I do not live my life to please God. That would be like living my life to please my mother. It would make her greatly happy but chances are I would be miserable. If my mother bases her happiness on whether or not I do what she thinks I should then she will be continually disappointed. I do not ask myself everyday “What would God do? or What would Jesus do?” Instead I ask myself “What can I do to be the best person I can be? Will my actions be selfless or selfish?” And sometimes I am selfish and sometimes I am selfless, other times I fall in between. If I lived my life to please God then I would be completely miserable all the time worrying and wondering if I have done enough, been enough. God loves me and does not want me to be miserable. So I live with God in my heart and I am true to myself and so I am happy. I do not feel that I will be shut out of Heaven simply because I do not live to please God, I do not believe that I will be sentenced to a fiery pit in Hell because I do not get baptized. God loves me and accepts me for who I am. So I do this for family and friends who do believe that we won’t be together in Heaven if I am not baptized, to ease their minds, so they will have physical confirmation of a truth I already know .

Sincerely,

Me

This is the letter that I would write for my baptism, if I ever decide to do it. Of course they would probably throw the Bible at my head and tell me to vacate the baptismal area…..but hey! it’s my truth and I haven’t been struck down by lightning. What’s your truth? Are brave enough to share it?

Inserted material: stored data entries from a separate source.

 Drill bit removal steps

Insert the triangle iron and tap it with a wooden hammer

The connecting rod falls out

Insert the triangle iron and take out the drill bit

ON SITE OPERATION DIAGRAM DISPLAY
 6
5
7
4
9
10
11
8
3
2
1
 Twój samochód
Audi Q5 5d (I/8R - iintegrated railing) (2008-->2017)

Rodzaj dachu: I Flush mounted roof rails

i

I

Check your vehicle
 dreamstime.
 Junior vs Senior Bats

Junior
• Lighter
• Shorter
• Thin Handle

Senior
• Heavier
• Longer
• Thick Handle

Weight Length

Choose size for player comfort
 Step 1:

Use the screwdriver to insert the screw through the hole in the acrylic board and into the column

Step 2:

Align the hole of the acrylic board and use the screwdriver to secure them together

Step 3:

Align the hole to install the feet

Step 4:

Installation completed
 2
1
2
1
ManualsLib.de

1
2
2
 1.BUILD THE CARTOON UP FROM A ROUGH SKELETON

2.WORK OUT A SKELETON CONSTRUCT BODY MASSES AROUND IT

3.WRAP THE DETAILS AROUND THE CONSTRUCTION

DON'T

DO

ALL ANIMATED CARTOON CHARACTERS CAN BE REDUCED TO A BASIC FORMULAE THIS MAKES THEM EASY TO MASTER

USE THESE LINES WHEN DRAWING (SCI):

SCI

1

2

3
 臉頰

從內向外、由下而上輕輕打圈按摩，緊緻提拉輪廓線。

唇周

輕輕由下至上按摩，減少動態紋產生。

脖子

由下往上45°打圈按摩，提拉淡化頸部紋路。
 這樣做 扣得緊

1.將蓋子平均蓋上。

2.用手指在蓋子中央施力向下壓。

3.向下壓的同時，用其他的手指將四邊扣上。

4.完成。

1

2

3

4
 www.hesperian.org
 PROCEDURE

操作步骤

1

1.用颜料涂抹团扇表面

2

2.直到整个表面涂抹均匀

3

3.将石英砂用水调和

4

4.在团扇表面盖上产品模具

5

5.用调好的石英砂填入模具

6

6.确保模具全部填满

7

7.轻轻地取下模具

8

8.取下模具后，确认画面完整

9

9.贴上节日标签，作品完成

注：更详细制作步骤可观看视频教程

Widow-There I finally said it! ;P

Tomorrow is a hard day, who am I kidding…this whole week has been AWFUL! January 12, 2011 the day my world turned upside down and a new label stuck itself to my back and just won’t go away 😦 I have managed to avoid this label for the last 2 years. I am 34 years old, I should not have to use this label, check this box on forms, or say it out LOUD! It is a label that invokes the…pity face, the OMGs, and the “I’m so sorry”s. And to be quite honest, it is a label that evoked enormous FURY and sadness in me. So I avoided the word and pretended that I didn’t see that little box on forms for the past 2 years. 

Something has changed :/

I don’t know what it is, but that word doesn’t evoke the same feelings anymore. I miss my Justin something terrible! I always will. But the word doesn’t make me as sad or angry as it used to. Maybe I am accepting my fate, maybe I realize its just a word, or maybe I am learning to make it a part of me. It doesn’t have to be the biggest part of me, and it most definitely isn’t the only part of me, but it is there. I cannot escape the life changing events that happened to me that year, but I don’t have to let them define me either. 

So without further ado I will make my declaration now for all to read…

I am a…widow. Yes a widow, my husband has died and now I am a widow.

Hmmm…not so bad. Truth is truth I suppose. It often isn’t wanted(even when we ask for it). I am finding that this is so because Truth often has a sharp blade that cuts deep. But now that I have lived with this gaping wound that life and truth have carved into my heart, I find that the pain is dulling and the wound scarring, and the label of widow doesn’t have as potent effect as it once did.

Perhaps this young widow is growing? Perhaps she still has a future and a life yet to live?